There are multiple techniques that can potentially reduce the inflammation associated with CPB (19–22). To optimize the reduction in inflammation associated with CPB, an integrated approach must be implemented (22). Using the currently available biocompatible surfaces on perfusion circuitry can reduce inflammation (22). A more aggressive approach would be to use a technique that actively filtered out inflammatory mediators from the blood, such as zero balanced ultrafiltration (19). Potent anti-inflammatory pharmacological compounds such as the modified tetracycline, COL-3, which inhibits neutrophil released proteases, has been shown to prevent postpump-induced acute lung injury (20). Finally, elimination of CPB entirely by performing coronary artery bypass grafting surgery on the beating heart (OPCAB) will obviously eliminate all of the inflammation associated with the CPB circuit (21). Much more study is necessary until we finally understand the key inflammatory mediators that actually cause pathology and how best to prevent the release and/ or inhibit these mediators during CPB.
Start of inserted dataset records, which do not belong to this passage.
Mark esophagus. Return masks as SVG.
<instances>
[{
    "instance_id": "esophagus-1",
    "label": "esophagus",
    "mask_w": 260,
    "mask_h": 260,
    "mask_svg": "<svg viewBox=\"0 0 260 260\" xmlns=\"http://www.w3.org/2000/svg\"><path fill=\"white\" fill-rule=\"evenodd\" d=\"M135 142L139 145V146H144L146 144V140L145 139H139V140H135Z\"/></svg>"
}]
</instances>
In conclusion, we have demonstrated increased plasma levels of IL-6, IL-8, and IL-10 in patients undergoing CPB. IL-6 was the only cytokine whose level correlated with measures of pulmonary dysfunction. A study that involves a larger patient population, including patients experiencing serious respiratory dysfunction, is necessary to further document the correlation between IL-6 levels at the end of CPB and postoperative respiratory distress. We also have observed that neither the heart, brain, nor the systemic circuit alone causes localized increases in plasma IL-6 levels during CPB. We theorize that increased cytokine levels immediately after CPB represent a systemic response initiated by the blood’s contact with the extracorporeal oxygenator.